BECAUSE NOTRE DAME was one of the only nonprofits not to receive an injunction, it was one of the only ones to have to make the decision about whether to comply with the mandate. Not complying meant potentially millions upon millions of dollars in fines. Many nonprofits in their legal filings talked about not violating their consciences, but haven’t faced the choice to pay the penalty for their position. Conestoga Wood, the Mennonite-owned company whose case went to the Supreme Court with Hobby Lobby, also didn’t win an injunction and complied with the mandate under protest. Dempsey and others dreamed that Notre Dame might be the first not to comply.
“The financial risks are very substantial but Notre Dame is a very wealthy institution,” said Dempsey. “It seems to me it would have been courageous and befitting their status as the leading Catholic institution in the country not to comply. … Then that would put the ball back in Obama’s court, whether he was going to exact tribute from them or not.”
Michael Bradley, a recent graduate and son of Notre Dame law professor Gerry Bradley, agreed. Bradley has followed the case closely, and edited the Irish Rover, an independent student newspaper often critical of the administration’s decisions in regard to its Catholic mission. “If some smaller Christian institutions were to resist, not that many people would care,” he said. “There’s a great opportunity being squandered.”
On the South Bend, Ind., campus, most students are paying more attention to the administration’s $400 million development campaign around the football stadium called “Campus Crossroads,” Bradley said, and what that development means for Notre Dame’s identity.
But Notre Dame has a conservative student body, especially compared to its peer institutions. When Notre Dame student magazine Scholastic polled students for the 2012 elections, Mitt Romney won over Barack Obama by a point, while nationally, Obama won 18- to 30-year-olds by a wide margin. Notre Dame’s right-to-life group is the largest student group on campus. No one interviewed knew of any organized opposition to the lawsuit on campus, aside from individual professors and students.

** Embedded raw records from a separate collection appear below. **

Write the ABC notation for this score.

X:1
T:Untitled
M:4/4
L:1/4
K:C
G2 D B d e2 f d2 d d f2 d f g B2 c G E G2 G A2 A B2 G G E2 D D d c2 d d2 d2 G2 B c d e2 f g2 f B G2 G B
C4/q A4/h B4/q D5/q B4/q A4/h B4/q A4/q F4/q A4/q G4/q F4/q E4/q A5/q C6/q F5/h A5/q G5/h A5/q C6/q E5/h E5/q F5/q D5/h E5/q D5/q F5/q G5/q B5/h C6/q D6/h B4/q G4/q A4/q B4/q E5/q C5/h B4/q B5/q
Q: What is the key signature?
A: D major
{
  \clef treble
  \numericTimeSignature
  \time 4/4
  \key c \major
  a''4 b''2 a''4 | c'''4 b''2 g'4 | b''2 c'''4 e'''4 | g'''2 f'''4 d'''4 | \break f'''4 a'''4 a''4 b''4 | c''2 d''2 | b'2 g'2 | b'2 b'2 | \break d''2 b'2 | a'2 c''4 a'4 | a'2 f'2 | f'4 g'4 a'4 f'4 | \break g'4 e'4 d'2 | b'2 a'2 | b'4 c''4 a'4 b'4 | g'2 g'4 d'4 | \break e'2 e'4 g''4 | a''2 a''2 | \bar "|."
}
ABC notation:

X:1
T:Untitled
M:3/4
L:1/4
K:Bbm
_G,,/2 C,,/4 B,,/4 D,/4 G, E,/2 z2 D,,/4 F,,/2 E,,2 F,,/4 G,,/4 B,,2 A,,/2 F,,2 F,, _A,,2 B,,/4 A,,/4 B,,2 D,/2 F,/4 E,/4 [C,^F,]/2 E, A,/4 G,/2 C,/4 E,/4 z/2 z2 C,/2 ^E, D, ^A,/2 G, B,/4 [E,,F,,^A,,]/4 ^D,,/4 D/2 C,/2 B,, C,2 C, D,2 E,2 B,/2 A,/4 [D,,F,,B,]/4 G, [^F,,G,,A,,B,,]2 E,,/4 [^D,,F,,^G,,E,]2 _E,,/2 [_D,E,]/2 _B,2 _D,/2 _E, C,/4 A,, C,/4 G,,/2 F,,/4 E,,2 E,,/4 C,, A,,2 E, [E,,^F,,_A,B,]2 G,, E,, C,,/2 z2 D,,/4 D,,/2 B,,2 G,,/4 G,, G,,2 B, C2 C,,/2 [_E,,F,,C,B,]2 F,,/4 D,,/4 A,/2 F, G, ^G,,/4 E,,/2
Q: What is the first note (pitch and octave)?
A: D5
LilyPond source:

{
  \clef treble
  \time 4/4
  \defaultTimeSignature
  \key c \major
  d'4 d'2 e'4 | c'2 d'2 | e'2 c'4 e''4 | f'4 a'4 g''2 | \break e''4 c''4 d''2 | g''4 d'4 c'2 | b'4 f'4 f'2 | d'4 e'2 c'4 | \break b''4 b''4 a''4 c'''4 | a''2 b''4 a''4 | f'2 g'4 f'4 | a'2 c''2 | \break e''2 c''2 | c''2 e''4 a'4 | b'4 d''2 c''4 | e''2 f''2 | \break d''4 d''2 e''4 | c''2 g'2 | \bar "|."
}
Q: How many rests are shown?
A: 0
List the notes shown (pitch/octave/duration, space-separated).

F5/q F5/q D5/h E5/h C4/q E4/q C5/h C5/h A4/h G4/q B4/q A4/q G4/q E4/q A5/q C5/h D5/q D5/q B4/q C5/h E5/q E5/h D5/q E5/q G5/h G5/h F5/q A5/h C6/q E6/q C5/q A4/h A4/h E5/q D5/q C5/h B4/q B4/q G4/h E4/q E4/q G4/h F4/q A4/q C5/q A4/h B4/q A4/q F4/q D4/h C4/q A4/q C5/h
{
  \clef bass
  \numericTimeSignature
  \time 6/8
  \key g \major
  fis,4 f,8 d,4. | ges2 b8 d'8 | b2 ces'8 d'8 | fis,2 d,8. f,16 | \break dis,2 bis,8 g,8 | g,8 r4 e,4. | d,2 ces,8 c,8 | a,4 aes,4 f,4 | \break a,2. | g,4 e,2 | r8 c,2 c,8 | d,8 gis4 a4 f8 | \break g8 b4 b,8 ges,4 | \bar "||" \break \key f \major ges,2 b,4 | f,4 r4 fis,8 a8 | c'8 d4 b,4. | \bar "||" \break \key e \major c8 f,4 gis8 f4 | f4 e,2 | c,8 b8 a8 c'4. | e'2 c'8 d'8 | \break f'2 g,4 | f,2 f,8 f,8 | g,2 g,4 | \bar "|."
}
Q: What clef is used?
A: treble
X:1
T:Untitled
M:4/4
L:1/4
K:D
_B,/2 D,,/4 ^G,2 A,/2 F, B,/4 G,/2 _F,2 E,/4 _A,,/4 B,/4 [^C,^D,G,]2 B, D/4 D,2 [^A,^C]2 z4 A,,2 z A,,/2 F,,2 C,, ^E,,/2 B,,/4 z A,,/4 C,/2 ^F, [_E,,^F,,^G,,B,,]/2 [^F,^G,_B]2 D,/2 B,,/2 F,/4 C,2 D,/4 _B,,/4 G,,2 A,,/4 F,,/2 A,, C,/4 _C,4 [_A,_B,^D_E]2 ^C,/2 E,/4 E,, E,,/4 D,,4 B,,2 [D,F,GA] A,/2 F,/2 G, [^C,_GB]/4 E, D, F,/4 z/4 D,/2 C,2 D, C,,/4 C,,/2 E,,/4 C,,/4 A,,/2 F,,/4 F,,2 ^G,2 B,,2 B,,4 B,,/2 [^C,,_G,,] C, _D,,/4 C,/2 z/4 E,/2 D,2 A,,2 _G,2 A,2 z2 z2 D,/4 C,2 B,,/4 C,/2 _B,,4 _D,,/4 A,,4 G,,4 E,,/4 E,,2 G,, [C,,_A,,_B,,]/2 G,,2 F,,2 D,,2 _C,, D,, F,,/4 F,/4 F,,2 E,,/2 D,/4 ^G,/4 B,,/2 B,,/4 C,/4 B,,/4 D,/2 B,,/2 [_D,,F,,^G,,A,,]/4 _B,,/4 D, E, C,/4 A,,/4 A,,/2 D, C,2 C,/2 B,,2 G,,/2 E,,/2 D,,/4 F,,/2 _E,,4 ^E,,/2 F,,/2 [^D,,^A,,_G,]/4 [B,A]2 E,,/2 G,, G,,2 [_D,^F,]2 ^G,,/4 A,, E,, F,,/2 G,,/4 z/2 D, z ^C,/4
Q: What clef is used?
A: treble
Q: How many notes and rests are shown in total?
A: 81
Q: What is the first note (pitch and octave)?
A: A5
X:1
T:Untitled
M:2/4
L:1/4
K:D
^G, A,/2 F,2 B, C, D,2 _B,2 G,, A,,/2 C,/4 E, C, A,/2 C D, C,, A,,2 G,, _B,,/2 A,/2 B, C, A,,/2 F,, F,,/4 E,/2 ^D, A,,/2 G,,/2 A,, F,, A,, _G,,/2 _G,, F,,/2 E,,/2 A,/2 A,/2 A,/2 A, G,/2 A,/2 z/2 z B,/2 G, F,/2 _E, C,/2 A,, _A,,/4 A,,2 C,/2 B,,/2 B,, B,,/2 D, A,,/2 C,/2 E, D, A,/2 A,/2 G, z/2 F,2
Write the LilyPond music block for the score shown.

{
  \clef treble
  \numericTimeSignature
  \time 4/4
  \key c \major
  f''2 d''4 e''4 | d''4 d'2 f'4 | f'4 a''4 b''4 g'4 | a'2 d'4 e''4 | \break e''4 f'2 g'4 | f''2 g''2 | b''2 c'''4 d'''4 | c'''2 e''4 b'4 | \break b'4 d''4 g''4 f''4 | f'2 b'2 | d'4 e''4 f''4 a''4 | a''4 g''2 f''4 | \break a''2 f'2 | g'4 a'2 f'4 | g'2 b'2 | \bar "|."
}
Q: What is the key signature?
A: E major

The mandate came out when Erin Stoyell-Mulholland was a freshman. The law school organized a panel about the religious liberty issues surrounding the mandate, and the event was packed. As a junior she became head of the right-to-life group on campus and continued to follow the case. “People were getting sick of hearing about the mandate,” she said. But the lengthy proceedings may succeed in helping more students understand what’s at stake. “I didn’t know much,” Stoyell-Mulholland said. “I think students are getting educated [on the mandate] … more educated than students on other campuses.”